═════ Document segment

Welcome to Mak and Jack

This is a journal that irregularly chronicles the crazy life, mishaps and adventures we have had since shortly before we traveled to Chongqing, China in August of 2006 to adopt our daughter (a sister for Jack,) Makena.

Monday, August 24, 2009

It was only a matter of time


If I had had my way, I would be sitting at a cafe on a Parisian curb smoking cigarettes, sipping espresso, flaunting a new pair of recently purchased pumps and talking about some obscure subtitled Italian movie; fresh from a challenging game of Scrabble. As it turns out, I haven't smoked in close to two decades. I quit coffee last year, my feet ache, I have to drive too far to see Euro movies and my neighbor is too busy to play Scrabble with me. She's in Minnesota until God knows when.

I've had an interesting week, mostly because I was determined to stay active and spend quality time with both Mak and Jack since these are the last two weeks of summer. This has involved playing tennis with Jack several times, swimming and doing artsy fartsy stuff with Makena.

Jack freshly returned from tennis camp is a month or two away from being bored of hitting balls with me. His forehand has so much top spin and back spin, I never know what he has dished out for me until I run up to the ball and trip all over myself. It's only a matter of time before he surpasses me athletically (EM thinks he has.) and he is four inches away from surpassing me in height. He is eleven. I won't even get into his shoe size other than to say that I have first dibs on his Ugg boots when he outgrows them next week. In the meantime, even though my serve is pathetic, the workout is really good. My hips and knees hate me as I write this and I am nervous about the amount of Advil I have ingested over the last few days.

══════════
═════ Supplied material

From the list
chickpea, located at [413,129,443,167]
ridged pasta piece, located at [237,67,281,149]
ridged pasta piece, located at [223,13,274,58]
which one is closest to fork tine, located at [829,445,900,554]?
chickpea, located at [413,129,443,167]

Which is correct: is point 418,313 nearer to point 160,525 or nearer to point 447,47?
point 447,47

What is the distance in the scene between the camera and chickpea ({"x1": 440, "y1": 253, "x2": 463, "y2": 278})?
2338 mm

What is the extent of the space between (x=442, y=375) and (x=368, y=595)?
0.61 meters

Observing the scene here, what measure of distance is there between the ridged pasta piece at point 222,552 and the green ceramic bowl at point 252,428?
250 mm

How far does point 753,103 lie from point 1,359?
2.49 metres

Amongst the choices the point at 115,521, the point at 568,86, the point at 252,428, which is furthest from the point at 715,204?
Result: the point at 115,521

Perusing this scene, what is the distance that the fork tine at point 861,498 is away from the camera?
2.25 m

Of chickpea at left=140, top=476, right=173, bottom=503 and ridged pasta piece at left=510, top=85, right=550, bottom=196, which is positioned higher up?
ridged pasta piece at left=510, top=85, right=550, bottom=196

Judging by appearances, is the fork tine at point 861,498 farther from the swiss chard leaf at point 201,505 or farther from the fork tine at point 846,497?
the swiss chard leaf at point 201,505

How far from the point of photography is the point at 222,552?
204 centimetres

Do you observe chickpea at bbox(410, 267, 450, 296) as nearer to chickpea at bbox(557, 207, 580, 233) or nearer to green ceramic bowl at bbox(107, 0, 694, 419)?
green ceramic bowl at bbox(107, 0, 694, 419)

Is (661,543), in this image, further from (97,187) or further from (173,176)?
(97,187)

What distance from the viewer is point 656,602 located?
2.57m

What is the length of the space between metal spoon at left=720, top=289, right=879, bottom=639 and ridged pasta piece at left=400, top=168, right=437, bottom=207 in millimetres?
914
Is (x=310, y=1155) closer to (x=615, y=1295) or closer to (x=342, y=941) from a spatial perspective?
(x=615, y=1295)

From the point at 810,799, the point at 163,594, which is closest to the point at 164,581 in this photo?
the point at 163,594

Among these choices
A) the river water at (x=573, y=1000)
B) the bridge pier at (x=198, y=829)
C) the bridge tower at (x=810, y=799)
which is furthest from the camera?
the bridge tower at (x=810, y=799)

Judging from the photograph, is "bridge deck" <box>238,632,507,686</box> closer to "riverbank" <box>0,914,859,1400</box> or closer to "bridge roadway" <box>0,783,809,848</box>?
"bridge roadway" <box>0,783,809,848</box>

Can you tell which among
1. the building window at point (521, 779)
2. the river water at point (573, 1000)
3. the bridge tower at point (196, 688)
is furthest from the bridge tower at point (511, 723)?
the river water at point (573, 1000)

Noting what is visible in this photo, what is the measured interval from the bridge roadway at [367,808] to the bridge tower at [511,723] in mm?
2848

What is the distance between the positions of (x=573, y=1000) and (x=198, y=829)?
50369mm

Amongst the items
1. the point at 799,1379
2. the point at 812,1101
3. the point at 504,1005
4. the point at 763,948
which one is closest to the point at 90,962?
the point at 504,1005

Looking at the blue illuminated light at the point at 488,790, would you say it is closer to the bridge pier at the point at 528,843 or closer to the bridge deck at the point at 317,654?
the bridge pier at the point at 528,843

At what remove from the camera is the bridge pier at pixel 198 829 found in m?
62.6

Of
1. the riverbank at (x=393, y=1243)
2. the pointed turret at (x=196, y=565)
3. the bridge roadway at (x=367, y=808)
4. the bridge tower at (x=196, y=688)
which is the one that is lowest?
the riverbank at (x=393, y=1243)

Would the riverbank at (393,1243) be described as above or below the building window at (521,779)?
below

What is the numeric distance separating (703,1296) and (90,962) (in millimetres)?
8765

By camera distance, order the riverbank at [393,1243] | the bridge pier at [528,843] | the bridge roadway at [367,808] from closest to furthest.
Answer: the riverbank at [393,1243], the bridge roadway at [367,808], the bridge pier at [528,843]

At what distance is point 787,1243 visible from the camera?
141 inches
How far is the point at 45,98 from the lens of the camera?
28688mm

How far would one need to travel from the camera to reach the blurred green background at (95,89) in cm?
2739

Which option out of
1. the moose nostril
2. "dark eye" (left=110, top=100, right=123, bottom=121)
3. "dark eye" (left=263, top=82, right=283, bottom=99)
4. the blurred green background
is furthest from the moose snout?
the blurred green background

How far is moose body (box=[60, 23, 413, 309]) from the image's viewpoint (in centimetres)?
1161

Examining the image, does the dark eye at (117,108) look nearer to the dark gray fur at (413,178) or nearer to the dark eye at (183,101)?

══════════

* _What to do_:
1. Edit the records, starting at the beginning of the records and ending at the line containing "204 centimetres", by replacing "fork tine" with "fork prong", and leave everything else unchanged.
2. Pick up the family journal entry about the last weeks of summer with Mak and Jack, starting right after its final sentence.
The records have no connection to the text above them.

* _The answers_:
1.
From the list
chickpea, located at [413,129,443,167]
ridged pasta piece, located at [237,67,281,149]
ridged pasta piece, located at [223,13,274,58]
which one is closest to fork prong, located at [829,445,900,554]?
chickpea, located at [413,129,443,167]

Which is correct: is point 418,313 nearer to point 160,525 or nearer to point 447,47?
point 447,47

What is the distance in the scene between the camera and chickpea ({"x1": 440, "y1": 253, "x2": 463, "y2": 278})?
2338 mm

What is the extent of the space between (x=442, y=375) and (x=368, y=595)?
0.61 meters

Observing the scene here, what measure of distance is there between the ridged pasta piece at point 222,552 and the green ceramic bowl at point 252,428?
250 mm

How far does point 753,103 lie from point 1,359?
2.49 metres

Amongst the choices the point at 115,521, the point at 568,86, the point at 252,428, which is furthest from the point at 715,204?
Result: the point at 115,521

Perusing this scene, what is the distance that the fork prong at point 861,498 is away from the camera?
2.25 m

Of chickpea at left=140, top=476, right=173, bottom=503 and ridged pasta piece at left=510, top=85, right=550, bottom=196, which is positioned higher up?
ridged pasta piece at left=510, top=85, right=550, bottom=196

Judging by appearances, is the fork prong at point 861,498 farther from the swiss chard leaf at point 201,505 or farther from the fork prong at point 846,497?
the swiss chard leaf at point 201,505

How far from the point of photography is the point at 222,552?
204 centimetres

2.
I also spent a great deal of time playing with Makena. We went a little crazy with our play dough creations (which may or may not have spurred my mental escapism depicted in the first paragraph) and then our interests turned to the practice of cutting. I bought her one of those educational booklets that lead you through the steps of cutting paper (from straight lines to curvy and circular ones) and she loved it. She could not get enough of this newfound skill. I moved on to my pile of magazines in an attempt to teach her to recognize the letters of her name. Once we would find an A or an M, we would cut it out. This proved interesting until it didn't. I don't quite remember the sequence of events precisely but it did involve a telephone call - one I answered - and while I was busy chatting away I suddenly became aware that Makena was no longer at the table but under it... still practicing her cutting. I walked over and found her with a mischievous grin on her face and a clump of hair by her side. It took a few seconds for it to register and then all I could do was gasp loudly. That's when she cut the next clump of hair off her head.


It looks like she cut about three inches in front of her face and gave herself some long bangs. The look just compliments her wild nature so I am in no big hurry to fix it just yet. I'd rather take the time to personally book myself into a hair salon because I need it more than she does.



Is - serving up delicious playdough cupcakes

Friday, August 21, 2009

Reunion, Day 3


Emily, Katherine and Jack.


Leah.


Maelin, Makena and a tired, Tiger.


A walk on the beach before saying goodbye.


Jack, gracious host and devoted older brother.

Isabelle

Reunion, Day 2

Dress up as your favorite princess, add a little fantasy and what do you have? A reunion!


Princess Amelie who came all the way from Hong Kong!


Makena, digging her butterfly.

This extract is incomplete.